New York Smoking Ban Linked to Decline in Heart Attacks
A reduction in people's exposure to secondhand smoke after New York State banned indoor smoking in virtually all workplaces may have led to an eight percent decline in heart attacks, says a state Health Department report published in the American Journal of Public Health.
The Clean Indoor Air Act took effect in 2003. In 2004, hospitals in the state admitted 3,813 fewer patients for heart attacks than would have been expected without the smoking ban, the study said. There was no change in hospital admissions for stroke, the Associated Press reported.
Some previous studies have found that heart attack rates dropped 27 to 40 percent in areas that banned indoor smoking in public places.
According to the National Conference of State Legislatures, at least 22 states and the District of Columbia have smoke-free laws for all workplaces, including bars and restaurants, the AP reported.
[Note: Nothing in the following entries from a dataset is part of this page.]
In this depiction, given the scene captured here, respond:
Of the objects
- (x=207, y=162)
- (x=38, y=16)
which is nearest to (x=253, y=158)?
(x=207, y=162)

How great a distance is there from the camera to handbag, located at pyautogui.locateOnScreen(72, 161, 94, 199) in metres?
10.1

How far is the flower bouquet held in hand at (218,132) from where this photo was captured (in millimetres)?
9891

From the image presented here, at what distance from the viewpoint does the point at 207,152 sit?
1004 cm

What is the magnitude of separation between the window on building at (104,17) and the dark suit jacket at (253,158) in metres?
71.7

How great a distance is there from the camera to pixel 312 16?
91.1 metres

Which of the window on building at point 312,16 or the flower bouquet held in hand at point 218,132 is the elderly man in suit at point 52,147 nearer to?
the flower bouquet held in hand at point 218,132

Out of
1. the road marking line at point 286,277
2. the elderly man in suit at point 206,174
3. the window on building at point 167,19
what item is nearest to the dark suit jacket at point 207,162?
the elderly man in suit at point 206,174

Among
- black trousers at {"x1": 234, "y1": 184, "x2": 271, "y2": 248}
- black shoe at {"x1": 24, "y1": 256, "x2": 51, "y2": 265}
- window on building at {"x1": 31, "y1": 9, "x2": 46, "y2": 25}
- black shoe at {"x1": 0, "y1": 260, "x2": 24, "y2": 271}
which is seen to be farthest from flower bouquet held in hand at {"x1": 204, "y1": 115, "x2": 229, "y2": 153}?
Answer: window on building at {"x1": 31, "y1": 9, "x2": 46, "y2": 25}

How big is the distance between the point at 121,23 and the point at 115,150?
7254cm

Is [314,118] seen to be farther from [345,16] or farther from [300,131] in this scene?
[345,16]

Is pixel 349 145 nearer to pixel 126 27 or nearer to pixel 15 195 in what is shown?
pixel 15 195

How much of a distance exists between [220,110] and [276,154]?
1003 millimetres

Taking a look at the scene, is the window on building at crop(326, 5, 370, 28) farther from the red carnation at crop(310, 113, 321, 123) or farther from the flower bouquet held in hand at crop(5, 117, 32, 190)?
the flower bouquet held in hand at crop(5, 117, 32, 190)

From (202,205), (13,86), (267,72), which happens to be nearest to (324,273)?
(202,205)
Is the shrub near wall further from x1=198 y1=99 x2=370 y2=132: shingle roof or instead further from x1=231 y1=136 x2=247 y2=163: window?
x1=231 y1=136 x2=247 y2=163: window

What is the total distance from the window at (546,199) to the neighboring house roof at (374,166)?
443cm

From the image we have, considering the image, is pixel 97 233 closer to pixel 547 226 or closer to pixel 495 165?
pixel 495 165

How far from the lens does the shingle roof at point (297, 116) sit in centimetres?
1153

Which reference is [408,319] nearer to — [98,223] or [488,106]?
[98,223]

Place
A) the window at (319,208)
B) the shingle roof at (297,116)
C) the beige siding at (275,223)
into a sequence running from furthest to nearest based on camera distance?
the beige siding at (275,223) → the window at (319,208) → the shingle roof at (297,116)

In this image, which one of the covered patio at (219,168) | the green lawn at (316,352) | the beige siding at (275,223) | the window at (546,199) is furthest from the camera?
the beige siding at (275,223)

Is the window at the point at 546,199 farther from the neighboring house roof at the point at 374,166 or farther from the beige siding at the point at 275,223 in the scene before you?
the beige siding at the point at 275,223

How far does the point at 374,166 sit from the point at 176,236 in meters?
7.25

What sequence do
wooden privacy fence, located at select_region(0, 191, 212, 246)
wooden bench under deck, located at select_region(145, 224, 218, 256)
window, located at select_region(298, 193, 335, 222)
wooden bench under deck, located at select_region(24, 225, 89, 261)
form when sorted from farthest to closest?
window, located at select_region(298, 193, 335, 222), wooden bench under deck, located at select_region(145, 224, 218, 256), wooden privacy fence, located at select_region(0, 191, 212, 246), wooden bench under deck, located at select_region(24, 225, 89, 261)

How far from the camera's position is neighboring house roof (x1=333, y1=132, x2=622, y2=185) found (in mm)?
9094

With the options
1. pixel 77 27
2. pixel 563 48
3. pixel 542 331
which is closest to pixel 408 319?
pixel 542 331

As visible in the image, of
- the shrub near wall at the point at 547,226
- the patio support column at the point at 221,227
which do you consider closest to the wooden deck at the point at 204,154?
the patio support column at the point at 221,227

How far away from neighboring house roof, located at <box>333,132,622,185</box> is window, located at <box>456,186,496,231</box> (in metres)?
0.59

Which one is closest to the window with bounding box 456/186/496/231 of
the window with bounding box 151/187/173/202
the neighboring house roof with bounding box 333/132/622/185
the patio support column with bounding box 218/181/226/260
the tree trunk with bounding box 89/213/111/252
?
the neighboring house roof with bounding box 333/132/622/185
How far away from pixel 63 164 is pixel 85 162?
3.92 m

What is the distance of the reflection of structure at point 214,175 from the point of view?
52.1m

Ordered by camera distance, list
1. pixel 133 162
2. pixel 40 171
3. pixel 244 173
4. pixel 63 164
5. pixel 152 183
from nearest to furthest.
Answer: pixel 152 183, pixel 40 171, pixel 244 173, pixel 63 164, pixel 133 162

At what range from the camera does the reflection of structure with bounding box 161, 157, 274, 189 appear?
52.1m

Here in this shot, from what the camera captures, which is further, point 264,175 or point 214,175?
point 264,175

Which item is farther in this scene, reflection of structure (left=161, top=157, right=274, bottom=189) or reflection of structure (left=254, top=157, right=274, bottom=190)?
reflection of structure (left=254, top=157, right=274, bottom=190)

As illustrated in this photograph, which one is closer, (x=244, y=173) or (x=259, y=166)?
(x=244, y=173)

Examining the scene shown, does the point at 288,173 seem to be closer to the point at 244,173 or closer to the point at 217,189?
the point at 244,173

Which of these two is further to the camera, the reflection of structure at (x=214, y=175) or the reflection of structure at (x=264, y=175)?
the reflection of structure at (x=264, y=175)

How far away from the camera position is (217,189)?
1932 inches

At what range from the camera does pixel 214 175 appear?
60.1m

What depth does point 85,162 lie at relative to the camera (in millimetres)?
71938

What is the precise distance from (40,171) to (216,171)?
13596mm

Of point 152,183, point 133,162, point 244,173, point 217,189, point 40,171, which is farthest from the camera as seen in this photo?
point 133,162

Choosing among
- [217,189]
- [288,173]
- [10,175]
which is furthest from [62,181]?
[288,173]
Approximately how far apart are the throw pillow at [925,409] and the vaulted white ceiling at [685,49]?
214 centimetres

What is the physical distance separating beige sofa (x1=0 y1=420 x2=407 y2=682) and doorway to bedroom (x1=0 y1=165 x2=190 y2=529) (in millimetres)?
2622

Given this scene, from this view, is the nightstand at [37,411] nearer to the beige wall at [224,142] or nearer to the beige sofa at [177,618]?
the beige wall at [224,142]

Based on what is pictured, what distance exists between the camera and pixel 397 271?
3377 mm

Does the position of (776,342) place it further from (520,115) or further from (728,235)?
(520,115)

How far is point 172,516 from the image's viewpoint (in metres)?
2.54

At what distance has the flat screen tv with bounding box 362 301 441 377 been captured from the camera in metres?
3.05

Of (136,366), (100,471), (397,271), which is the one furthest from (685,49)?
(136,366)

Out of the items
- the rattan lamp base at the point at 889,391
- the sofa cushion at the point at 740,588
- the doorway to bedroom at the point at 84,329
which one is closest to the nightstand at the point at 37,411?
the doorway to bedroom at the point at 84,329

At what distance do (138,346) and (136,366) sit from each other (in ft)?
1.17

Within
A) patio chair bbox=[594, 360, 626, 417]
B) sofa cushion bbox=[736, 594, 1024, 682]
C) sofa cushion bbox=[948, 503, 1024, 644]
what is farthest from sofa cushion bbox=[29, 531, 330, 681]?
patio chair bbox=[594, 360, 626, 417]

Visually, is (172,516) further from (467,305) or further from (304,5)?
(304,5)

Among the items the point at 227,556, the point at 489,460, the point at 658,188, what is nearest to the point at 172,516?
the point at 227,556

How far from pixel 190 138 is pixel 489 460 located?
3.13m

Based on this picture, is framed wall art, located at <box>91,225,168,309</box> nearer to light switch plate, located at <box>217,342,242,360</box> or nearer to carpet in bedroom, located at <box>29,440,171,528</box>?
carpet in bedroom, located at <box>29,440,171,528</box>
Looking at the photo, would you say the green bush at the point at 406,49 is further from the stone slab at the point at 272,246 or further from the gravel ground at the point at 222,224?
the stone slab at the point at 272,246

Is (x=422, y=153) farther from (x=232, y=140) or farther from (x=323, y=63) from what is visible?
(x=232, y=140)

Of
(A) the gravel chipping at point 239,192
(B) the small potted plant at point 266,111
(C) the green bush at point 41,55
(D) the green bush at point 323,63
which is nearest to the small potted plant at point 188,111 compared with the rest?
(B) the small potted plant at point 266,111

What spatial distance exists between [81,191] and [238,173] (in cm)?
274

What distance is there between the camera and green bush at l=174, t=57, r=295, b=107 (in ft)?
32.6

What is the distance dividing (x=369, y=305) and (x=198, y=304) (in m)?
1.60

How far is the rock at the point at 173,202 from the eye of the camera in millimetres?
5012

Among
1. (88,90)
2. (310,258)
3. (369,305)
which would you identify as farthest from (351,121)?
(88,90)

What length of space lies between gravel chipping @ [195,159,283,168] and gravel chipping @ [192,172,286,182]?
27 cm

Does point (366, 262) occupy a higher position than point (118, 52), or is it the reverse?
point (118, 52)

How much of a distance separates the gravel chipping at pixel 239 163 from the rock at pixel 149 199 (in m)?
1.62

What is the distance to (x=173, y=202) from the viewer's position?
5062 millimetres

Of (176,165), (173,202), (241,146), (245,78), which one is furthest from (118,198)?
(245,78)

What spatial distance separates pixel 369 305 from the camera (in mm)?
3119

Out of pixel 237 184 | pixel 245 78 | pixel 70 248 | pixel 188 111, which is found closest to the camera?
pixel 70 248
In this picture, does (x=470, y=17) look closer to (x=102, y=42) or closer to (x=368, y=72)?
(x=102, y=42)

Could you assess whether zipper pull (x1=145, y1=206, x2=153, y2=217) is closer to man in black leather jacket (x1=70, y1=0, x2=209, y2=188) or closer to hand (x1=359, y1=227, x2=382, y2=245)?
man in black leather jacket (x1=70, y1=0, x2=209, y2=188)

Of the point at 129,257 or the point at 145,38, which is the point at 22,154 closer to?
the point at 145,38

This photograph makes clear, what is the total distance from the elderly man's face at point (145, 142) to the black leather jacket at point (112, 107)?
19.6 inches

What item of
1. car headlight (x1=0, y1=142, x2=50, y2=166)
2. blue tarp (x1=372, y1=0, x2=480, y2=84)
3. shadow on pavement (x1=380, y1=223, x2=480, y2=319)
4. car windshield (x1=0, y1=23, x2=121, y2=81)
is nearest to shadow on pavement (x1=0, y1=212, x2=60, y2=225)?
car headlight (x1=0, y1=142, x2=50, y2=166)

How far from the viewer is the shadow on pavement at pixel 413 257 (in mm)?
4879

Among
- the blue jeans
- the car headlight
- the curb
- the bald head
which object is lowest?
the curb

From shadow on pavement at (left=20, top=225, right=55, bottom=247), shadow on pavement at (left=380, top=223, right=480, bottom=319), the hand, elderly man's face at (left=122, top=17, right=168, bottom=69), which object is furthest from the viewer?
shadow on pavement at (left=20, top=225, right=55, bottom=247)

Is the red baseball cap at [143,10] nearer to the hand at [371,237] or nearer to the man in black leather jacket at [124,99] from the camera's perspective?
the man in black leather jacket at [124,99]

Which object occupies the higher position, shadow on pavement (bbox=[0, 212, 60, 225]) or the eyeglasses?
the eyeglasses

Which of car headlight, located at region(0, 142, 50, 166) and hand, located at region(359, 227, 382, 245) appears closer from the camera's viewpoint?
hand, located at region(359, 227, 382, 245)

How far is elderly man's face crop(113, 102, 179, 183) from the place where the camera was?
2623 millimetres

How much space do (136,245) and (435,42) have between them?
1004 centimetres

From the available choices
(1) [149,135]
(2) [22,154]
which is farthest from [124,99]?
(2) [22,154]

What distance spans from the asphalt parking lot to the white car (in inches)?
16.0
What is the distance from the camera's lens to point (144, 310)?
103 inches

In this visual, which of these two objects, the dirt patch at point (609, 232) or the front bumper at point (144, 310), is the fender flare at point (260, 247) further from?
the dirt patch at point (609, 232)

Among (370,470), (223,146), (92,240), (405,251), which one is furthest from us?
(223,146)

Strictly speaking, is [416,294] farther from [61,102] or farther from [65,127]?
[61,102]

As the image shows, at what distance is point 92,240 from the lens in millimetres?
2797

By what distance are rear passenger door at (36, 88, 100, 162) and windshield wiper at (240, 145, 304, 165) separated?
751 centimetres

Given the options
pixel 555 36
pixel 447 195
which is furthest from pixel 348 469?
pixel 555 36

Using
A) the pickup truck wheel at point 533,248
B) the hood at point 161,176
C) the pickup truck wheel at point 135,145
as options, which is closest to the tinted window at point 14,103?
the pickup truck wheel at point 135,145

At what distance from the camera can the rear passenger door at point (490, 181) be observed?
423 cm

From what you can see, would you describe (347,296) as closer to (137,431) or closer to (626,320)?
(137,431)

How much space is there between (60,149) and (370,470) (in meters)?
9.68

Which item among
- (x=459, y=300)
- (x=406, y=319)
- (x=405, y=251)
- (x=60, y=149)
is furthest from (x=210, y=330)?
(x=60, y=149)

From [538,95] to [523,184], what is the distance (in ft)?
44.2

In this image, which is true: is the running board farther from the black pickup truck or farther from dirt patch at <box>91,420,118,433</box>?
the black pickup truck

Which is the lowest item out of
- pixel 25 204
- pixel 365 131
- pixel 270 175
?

Exposure to secondhand smoke increases nonsmokers' risk of heart disease and lung cancer by up to 30 percent, the U.S. Surgeon General said last ye ar.
Breath Could Track Diabetics' Blood Sugar Levels
It may be possible to develop a breath test that offers a simple way to check blood sugar levels in people with diabetes, says a University of California, Irvine study that found that people with type I diabetes exhale higher levels of methyl nitrates when they have high blood glucose levels.
Using a chemical analysis technique developed to test for air pollution, the researchers found that methyl nitrate levels were nearly 10 times higher than normal when children with type 1 diabetes had high blood sugar levels, BBC News reported.
It's believed that methyl nitrate is a byproduct of damage caused to body tissues when blood sugar levels are too high. The study appears in the journal Proceedings of the National Academy of Sciences.
"While no clinical breath test exists yet for diabetes, this study shows the possibility of non-invasive methods that can help the millions who have this chronic disease," said study author Dr. Pietro Galassetti, BBC News reported.